Arginine vasopressin is synthesized in the hypothalamus, and its release from the hypophysis is enhanced by osmolar stimuli as well as elevated concentrations of norepinephrine and angiotensin II. Increased release of arginine vasopressin in HF causes vasoconstriction and myocardial fibrosis (through binding to vasopressin 1 receptors) and water retention with dilutional hyponatremia (through binding to vasopressin 2 receptors).






The vasodilator peptides, such as atrial natriuretic peptide (ANP) and β-natriuretic peptide (BNP), are overexpressed in HF (as result of increased wall stress) and lead to a lowering of the right atrial, pulmonary artery, and pulmonary artery wedge pressures. In addition, systemic vascular resistance declines and cardiac output improves, circulating aldosterone and norepinephrine levels decrease, and natriuresis and glomerular filtration increase. However, in many patients with HF, the natriuretic peptides become ineffective despite high circulating levels. The profound activation of the RAAS and adrenergic system may overcome the ability of natriuretic peptides to increase sodium excretion or reduce afterload. In addition, most of the circulating natriuretic peptides in advanced HF patients are secreted as biologically inactive (“defective”) molecules. Finally, changes in renal hemodynamics and a combination of receptor downregulation and increased cyclic guanosine monophosphate phosphodiesterase activity lead to a decreased natriuretic peptide response with consequent increase in salt retention and further deterioration of renal function and increased vasoconstriction.






The development of myocardial hypertrophy, as consequence of neurohormonal activation, initially represents an important adaptive mechanism to hemodynamic stress and is characterized by structural changes at the myocyte level that are translated into alterations in chamber size and geometry. In addition to myocyte alterations, the cardiac fibroblasts and the increased production of extracellular matrix participate in the remodeling process. Increased hemodynamic stress results in changes in myocardial gene expression leading to an impairment of contractile function. In patients with HF, a marked increase in the ventricular end-diastolic pressure may be responsible for changes in the shape of the left ventricle from an ellipsoid to a more spherical configuration. These changes in ventricular geometry result in papillary muscle rearrangement and secondary mitral insufficiency. In addition, the elevated ventricular end-diastolic pressures cause subendocardial ischemia that is perpetuated by compensatory tachycardia, which shortens the diastole and decreases the coronary filling time. This is reflected at a biochemical level by increased production of lactate, adenosine triphosphate, and creatine phosphate and at a histologic level through fibrosis, lowering the threshold for malignant ventricular arrhythmias.

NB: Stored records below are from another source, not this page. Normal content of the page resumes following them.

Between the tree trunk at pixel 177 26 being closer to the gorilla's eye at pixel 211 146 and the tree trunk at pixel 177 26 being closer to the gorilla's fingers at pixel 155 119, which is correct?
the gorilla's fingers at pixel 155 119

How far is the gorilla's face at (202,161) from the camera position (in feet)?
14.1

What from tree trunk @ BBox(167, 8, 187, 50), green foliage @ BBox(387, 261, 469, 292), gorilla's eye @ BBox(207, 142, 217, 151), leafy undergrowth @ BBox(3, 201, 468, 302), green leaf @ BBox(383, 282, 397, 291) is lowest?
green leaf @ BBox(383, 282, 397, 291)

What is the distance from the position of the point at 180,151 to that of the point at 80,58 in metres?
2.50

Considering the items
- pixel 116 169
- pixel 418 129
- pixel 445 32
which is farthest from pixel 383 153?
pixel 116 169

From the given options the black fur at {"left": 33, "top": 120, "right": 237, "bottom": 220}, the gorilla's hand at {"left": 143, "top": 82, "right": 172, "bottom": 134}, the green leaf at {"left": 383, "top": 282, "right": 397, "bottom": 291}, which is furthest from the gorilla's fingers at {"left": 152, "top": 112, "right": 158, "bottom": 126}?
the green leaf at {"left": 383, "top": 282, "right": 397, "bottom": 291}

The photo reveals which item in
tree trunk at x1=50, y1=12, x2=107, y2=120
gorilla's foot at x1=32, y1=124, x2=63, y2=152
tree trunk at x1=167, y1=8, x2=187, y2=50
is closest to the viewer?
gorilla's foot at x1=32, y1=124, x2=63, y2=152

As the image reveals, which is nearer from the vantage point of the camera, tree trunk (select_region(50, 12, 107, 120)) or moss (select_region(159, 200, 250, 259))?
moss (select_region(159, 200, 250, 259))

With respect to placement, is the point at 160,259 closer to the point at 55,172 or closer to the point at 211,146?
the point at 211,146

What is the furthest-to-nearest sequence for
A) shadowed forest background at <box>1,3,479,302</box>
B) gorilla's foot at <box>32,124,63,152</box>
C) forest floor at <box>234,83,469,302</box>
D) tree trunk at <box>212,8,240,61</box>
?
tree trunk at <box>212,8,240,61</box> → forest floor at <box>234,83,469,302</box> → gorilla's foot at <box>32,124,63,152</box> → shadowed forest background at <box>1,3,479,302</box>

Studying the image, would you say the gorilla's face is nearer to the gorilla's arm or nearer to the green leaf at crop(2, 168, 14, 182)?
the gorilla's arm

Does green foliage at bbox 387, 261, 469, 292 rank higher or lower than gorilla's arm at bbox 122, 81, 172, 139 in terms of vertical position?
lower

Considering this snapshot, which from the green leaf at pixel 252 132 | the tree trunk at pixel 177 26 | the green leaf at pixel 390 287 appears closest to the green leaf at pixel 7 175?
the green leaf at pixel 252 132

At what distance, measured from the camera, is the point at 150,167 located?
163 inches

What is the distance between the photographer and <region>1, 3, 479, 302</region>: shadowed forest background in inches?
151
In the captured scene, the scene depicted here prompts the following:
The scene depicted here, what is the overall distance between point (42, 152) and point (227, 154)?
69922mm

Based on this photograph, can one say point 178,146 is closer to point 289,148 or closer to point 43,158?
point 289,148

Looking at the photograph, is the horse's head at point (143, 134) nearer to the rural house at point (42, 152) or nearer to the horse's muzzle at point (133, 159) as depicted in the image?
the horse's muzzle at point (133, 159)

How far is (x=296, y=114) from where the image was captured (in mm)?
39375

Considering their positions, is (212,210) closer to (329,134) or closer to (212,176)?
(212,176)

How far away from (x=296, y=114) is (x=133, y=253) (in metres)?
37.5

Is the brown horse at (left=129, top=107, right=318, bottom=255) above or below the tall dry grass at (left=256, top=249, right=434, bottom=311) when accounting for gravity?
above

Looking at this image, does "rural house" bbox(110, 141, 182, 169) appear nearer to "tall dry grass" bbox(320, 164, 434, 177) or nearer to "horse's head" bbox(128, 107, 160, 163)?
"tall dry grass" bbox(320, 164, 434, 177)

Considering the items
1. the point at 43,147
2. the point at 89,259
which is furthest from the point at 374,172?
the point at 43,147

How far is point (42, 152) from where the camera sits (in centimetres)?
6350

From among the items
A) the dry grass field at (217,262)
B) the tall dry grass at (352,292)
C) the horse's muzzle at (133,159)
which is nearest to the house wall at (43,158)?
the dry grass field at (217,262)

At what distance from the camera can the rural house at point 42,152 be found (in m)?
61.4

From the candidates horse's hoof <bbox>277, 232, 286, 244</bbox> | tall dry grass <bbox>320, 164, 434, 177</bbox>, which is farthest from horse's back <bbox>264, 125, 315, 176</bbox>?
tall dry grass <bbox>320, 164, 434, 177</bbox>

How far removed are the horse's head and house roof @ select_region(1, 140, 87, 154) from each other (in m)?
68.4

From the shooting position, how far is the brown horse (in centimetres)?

The myocardial fibrosis and chamber dilatation lead to electrical dyssynchrony by fibrosis of the conduction system that, in turn, results in mechanical dyssynchrony (observed in about 40% of the systolic HF patients). When mechanical dyssynchrony is present, contraction and relaxation of the lateral wall occurs earlier than that of the interventricular septum, leading to decreased stroke volume and cardiac output and eventually to secondary mitral regurgitation.






In systolic HF patients, the decreased cardiac output leads to renal hypoperfusion, and the fluid retention leads to increased venous congestion, resulting in further reduction in the renal blood flow and relative renal vasoconstriction, which further exacerbate the sodium and water retention. In addition, the elevated cytokine levels and relative resistance of the bone marrow to erythropoietin lead to anemia in many HF patients. In these patients, peripheral perfusion decreases as a result of a decreased vascular resistance, leading to neurohormonal activation with subsequent reduction in renal blood flow and kidney function, ultimately resulting in expansion of plasma volumes. The increased plasma volume results in increased cardiac work, which leads to left ventricular hypertrophy and ultimately worsens the cardiac function, which in turn worsens renal function, completing the vicious circle (cardio-renal-anemia syndrome).






The chronic elevation in the left ventricular filling pressures that occurs in the setting of left ventricular remodeling and dilatation will lead to an increase in pulmonary venous pressures and a passive increase in pulmonary artery pressures. Due to the chronic elevation in pulmonary arterial pressures (secondary pulmonary hypertension), the pulmonary vascular resistance increases, increasing the right ventricular afterload and leading to deterioration in the right ventricular function over time (right HR). This eventually leads to a decrease in both right and left ventricular stroke volume, which is associated with signs and symptoms of both congestion (dyspnea, peripheral edema, hepatomegaly, elevated jugular venous pressures) and low cardiac output (mental status changes, renal dysfunction, fatigue).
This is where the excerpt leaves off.